This article is from the archives of the UB Reporter.
News

Law School ready to accommodate
new pro bono requirement

The UB Law School’s clinical education program, headed by Kim Diana Connolly (left rear), shown here with some of her students, will play a key role in helping students meet the new requirement of completing 50 hours of pro bono legal work before they can take the bar exam. Photo: DOUGLAS LEVERE

By ILENE FLEISCHMANN
Published: Oct. 18, 2012

The UB Law School is busy preparing to help its students fulfill a new state requirement that aspiring lawyers must complete 50 hours of pro bono legal work before they can take the bar exam.

Chief Judge Jonathan Lippman announced the new requirement, unique in the nation, on Sept. 19. The pro bono work required of applicants to the state bar after Jan. 1, 2015, must be for the benefit of poor persons, nonprofit or civil rights groups, or any of the three branches of government. Students must be under the supervision of a practicing lawyer, a judge or a member of a law school faculty.

The requirement was imposed to help meet a large demand for civil legal services. “The new pro bono service requirement for admission to the New York bar serves to address the state’s urgent access to justice gap, at the same time helping prospective attorneys build valuable skills and imbuing in them the ideal of working toward the greater good,” Lippman said. “It is so important that the next generation of lawyers in New York embraces the core values of our profession that so fundamentally include pro bono legal assistance.”

Applicants to the bar can meet the 50-hour requirement in a number of ways, including pro bono work done overseas. UB Law School’s clinics and externship program, which combine legal teaching with hands-on law practice, will play key roles in students fulfilling the mandate, as will the school’s close relationship with legal service agencies. The UB Law Class of 2015, whose graduates will have to meet the new standard, numbers about 205 students.

“I commend Chief Judge Lippman for promulgating this new requirement for bar admission, said UB Law Dean Makau W. Mutua, who served on the chief judge’s 14-member Advisory Committee on New York State Pro Bono Bar Admission Requirements. “It will go a long way in providing needed legal services to the poor in our state and inculcating a commitment to public service in our noble profession. This program has the potential to foster a strong service ethic in law students that they will carry in their hearts and minds throughout their careers.”

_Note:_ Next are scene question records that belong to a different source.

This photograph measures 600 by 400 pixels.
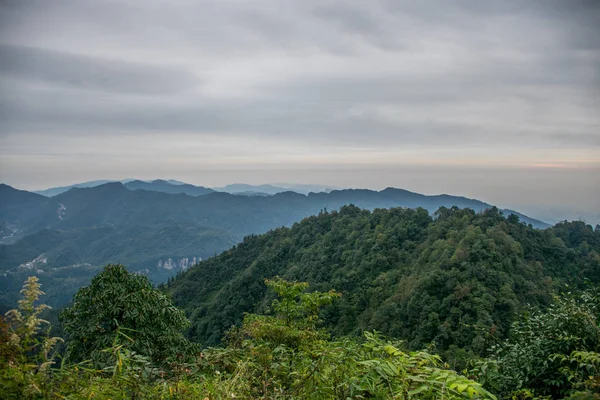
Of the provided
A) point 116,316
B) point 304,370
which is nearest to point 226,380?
point 304,370

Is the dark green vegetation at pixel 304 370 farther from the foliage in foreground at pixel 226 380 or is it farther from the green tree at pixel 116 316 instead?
the green tree at pixel 116 316

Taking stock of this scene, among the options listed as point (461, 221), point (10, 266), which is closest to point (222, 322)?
point (461, 221)

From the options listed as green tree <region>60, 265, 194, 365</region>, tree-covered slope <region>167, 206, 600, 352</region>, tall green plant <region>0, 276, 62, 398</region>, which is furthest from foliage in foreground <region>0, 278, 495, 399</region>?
tree-covered slope <region>167, 206, 600, 352</region>

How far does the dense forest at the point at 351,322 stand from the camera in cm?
204

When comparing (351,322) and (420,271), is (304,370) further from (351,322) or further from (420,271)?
(351,322)

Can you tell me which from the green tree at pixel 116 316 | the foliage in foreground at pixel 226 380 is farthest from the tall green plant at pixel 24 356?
the green tree at pixel 116 316

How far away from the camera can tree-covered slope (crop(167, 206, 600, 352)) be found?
71.1 feet

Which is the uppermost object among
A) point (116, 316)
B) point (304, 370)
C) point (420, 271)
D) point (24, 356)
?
point (24, 356)

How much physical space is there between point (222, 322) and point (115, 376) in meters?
42.6

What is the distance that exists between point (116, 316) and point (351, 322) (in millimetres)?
27636

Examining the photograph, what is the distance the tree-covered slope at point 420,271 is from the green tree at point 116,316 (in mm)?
9083

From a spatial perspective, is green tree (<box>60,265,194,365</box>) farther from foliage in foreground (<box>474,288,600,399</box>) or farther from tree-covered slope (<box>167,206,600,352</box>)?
tree-covered slope (<box>167,206,600,352</box>)

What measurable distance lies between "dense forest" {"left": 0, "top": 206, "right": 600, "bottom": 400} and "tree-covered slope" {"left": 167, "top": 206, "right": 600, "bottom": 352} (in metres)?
0.16

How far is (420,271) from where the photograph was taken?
28750 millimetres
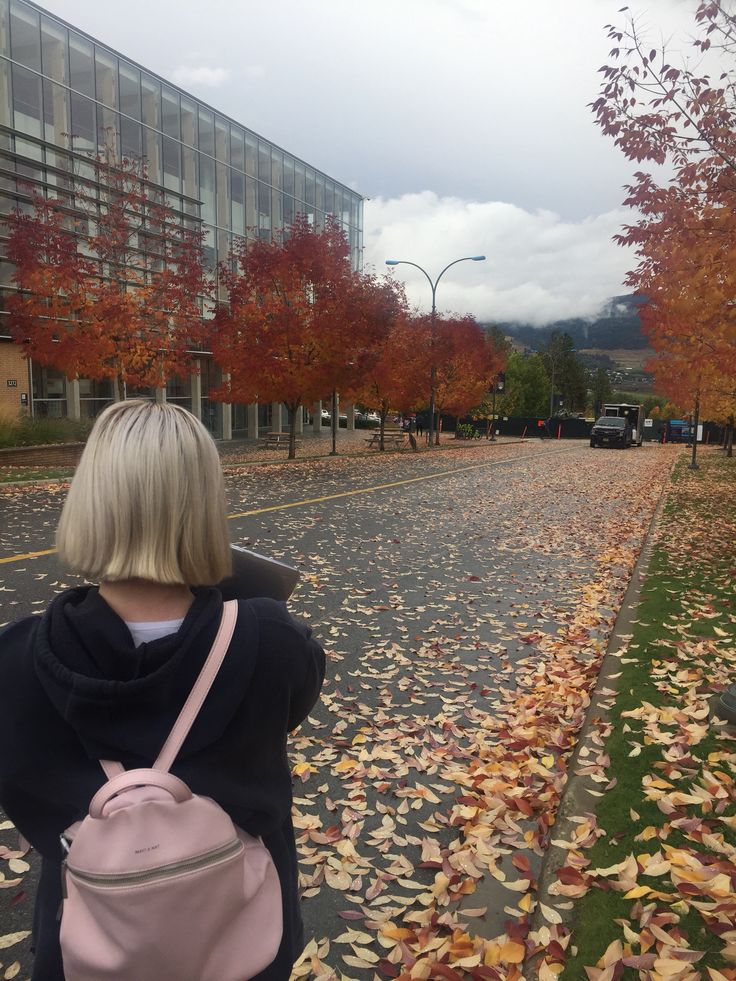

The Law School’s clinical education program comprises eight clinics that serve students and the community in the areas of affordable housing, economic advocacy, consumer and financial advocacy, environmental policy, social work, mediation, elder law and family violence.

The clinics offer diverse and sophisticated practice opportunities to second- and third-year students who work closely with skilled supervising attorneys. Clinical courses help students understand the essential relationship between thinking about legal problems and dealing with client problems. Rather than focusing on routine legal services, the Law School’s clinical offerings involve complex matters in which creativity and innovation play key roles in serving clients effectively.

In addition, the school has an extensive program of externships and judicial clerkships that also will help satisfy the pro bono requirement.